Task list -
A) In the cache replacement policy discussion, reproduce the stretch from "It is difficult" through "in the set.", substituting "list" for every occurrence of "queue".
B) Extend the cache replacement policy discussion with further text that follows on from its final sentence.

Can you give a pseudo code/ detailed explanation about how the following cache replacement policies are implemented?
It is difficult for me to establish a solid understanding of how they work step by step. Thus, I believe that an algorithm for each policy will be crystal clear.
Logically how they're implemented is that the cache lines in a set are ordered, so they form a queue. The head of the queue is the line that will be evicted next time the cache needs to allocate a line in that set.
New lines are allocated at the end of the queue, farthest away from the "chopping block". If there was an invalid line in the set, no eviction is needed: the elements move to fill the gap in the queue. Otherwise an eviction is needed to make room in this set.
For LRU, on a hit that line moves to the most-recently-used (MRU) position. For FIFO, it doesn't.
For random, there's no queue; the cache just picks a random line to replace if there are no invalid lines in the set.
To minimize cache pollution, a non-temporal load or prefetch could allocate the line in the LRU position (next in line to be evicted) instead of the usual LRU. This is useful for data you don't expect to read more than once before it would be evicted anyway. (I think AMD CPUs actually work like this for NT prefetch. Intel CPUs implement prefetchnta
by restricting it to populating only 1 or 2 ways of any set in L3 cache.)
Physically how they're implemented can vary, as long as they implement the desired algorithm. IDK if it's typical to actually copy the data around (write it all back to the cache array after a read hit, for LRU), or to use extra bits in the tags to record the ordering and only write those back. I guess that would be a tradeoff between a much wider extra write port vs. 3 extra tag bits.

Dataset items:
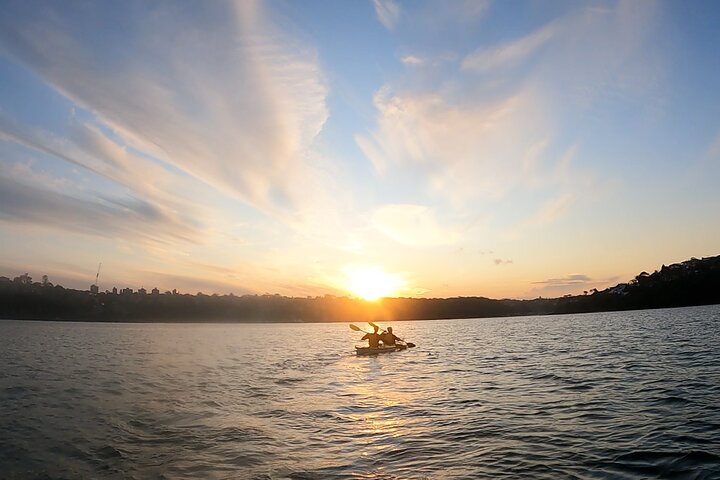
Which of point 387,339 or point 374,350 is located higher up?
point 387,339

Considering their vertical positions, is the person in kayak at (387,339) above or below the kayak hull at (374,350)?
above

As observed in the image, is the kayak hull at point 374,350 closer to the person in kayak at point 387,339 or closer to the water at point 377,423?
the person in kayak at point 387,339

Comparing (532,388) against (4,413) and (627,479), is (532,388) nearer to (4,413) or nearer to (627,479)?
(627,479)

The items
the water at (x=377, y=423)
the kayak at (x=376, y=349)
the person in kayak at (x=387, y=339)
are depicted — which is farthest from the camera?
the person in kayak at (x=387, y=339)

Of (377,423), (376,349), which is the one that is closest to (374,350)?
(376,349)

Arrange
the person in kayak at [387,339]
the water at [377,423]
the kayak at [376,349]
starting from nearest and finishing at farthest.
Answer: the water at [377,423] → the kayak at [376,349] → the person in kayak at [387,339]

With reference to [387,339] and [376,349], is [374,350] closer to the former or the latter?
[376,349]

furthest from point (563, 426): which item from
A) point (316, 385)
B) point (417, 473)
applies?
point (316, 385)

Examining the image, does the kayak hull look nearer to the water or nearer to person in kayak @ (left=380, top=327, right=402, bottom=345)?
person in kayak @ (left=380, top=327, right=402, bottom=345)

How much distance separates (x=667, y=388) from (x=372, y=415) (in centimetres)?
1637

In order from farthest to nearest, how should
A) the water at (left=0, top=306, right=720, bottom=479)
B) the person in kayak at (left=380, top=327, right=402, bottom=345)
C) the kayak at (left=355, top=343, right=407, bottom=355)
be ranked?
the person in kayak at (left=380, top=327, right=402, bottom=345)
the kayak at (left=355, top=343, right=407, bottom=355)
the water at (left=0, top=306, right=720, bottom=479)

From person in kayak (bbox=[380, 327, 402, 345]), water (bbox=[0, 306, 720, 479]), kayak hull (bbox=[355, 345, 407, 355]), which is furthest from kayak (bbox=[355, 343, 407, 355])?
water (bbox=[0, 306, 720, 479])

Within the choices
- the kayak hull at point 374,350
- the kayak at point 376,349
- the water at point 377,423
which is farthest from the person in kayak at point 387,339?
the water at point 377,423

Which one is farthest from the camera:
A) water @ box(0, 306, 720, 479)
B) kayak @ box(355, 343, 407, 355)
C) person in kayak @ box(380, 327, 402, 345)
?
person in kayak @ box(380, 327, 402, 345)
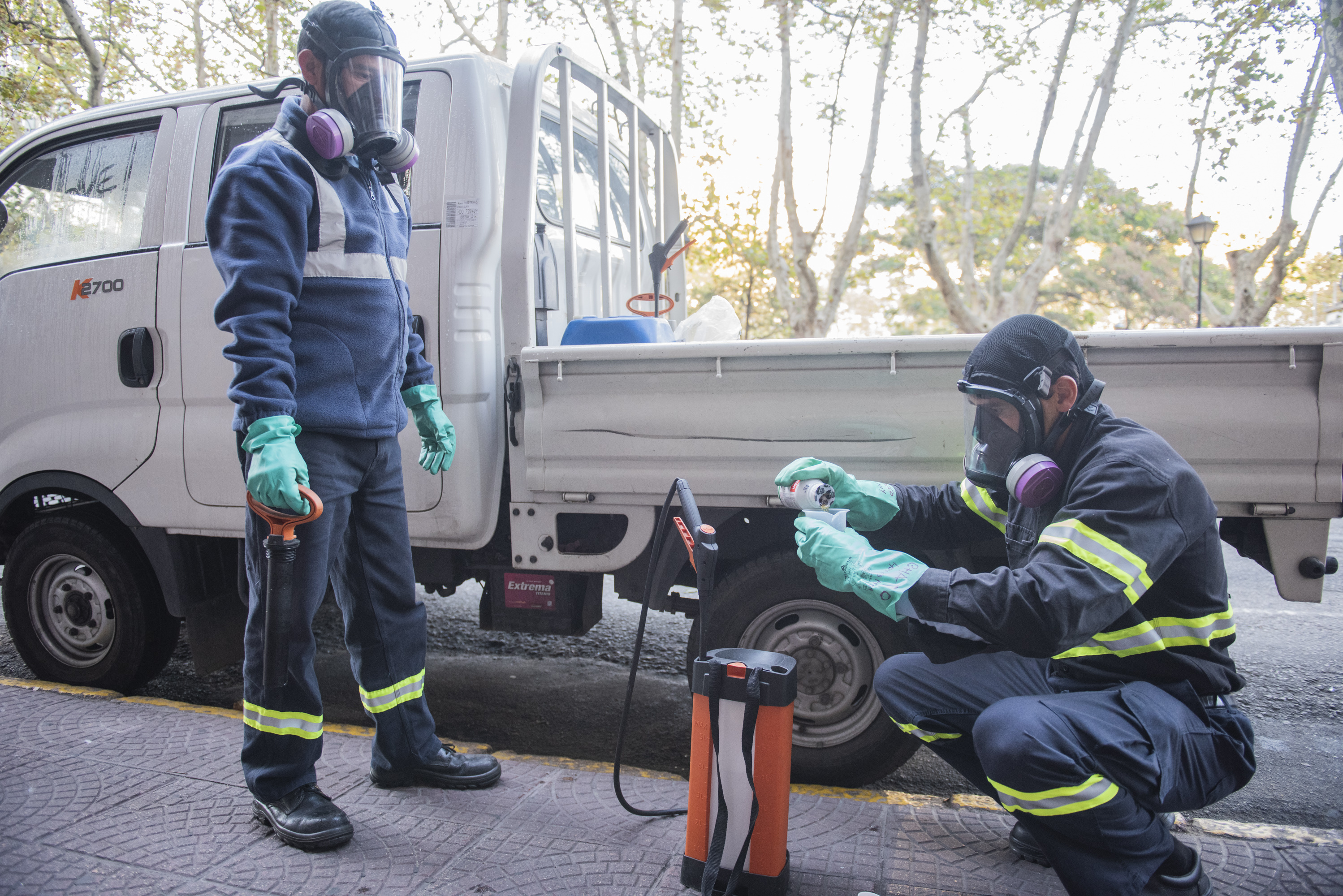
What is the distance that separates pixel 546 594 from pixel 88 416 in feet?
6.21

Outputs -
A)
It is difficult for me to establish a solid understanding of how they work step by step. Thus, I believe that an algorithm for each policy will be crystal clear.
Logically how they're implemented is that the cache lines in a set are ordered, so they form a list. The head of the list is the line that will be evicted next time the cache needs to allocate a line in that set.
New lines are allocated at the end of the list, farthest away from the "chopping block". If there was an invalid line in the set, no eviction is needed: the elements move to fill the gap in the list. Otherwise an eviction is needed to make room in this set.
For LRU, on a hit that line moves to the most-recently-used (MRU) position. For FIFO, it doesn't.
For random, there's no list; the cache just picks a random line to replace if there are no invalid lines in the set.

B)
It's common for fast L1d caches to read tags + data in parallel, so the data for all ways in a set is right there to pick from based on the tag comparator result. But for more power-efficient caches that wait for the tag check and then only fetch the data from the way that hits (if there is a hit), copying the data would be impractical.
I think it's very likely that the LRU logic is normally implemented with extra tag bits that give the ordering of the ways in a set. Your mental model can ignore that and just look at lines moving positions, though.
Or instead of me making stuff up, just read Paul Clayton's answer on How is an LRU cache implemented in a CPU?
Apparently some designs use a pseudo-LRU instead of true LRU, to reduce the number of extra bits per set. e.g. a 4-bit number for each of 16 ways in a large last-level cache, or 8x 3-bit numbers in an 8-way cache. (Plus the hardware to do the LRU logic in parallel would be quite significant.) Or instead of just naively numbering each way, you can potentially encode the possible states of the queue in as few as 16 bits per set. But that's still significant.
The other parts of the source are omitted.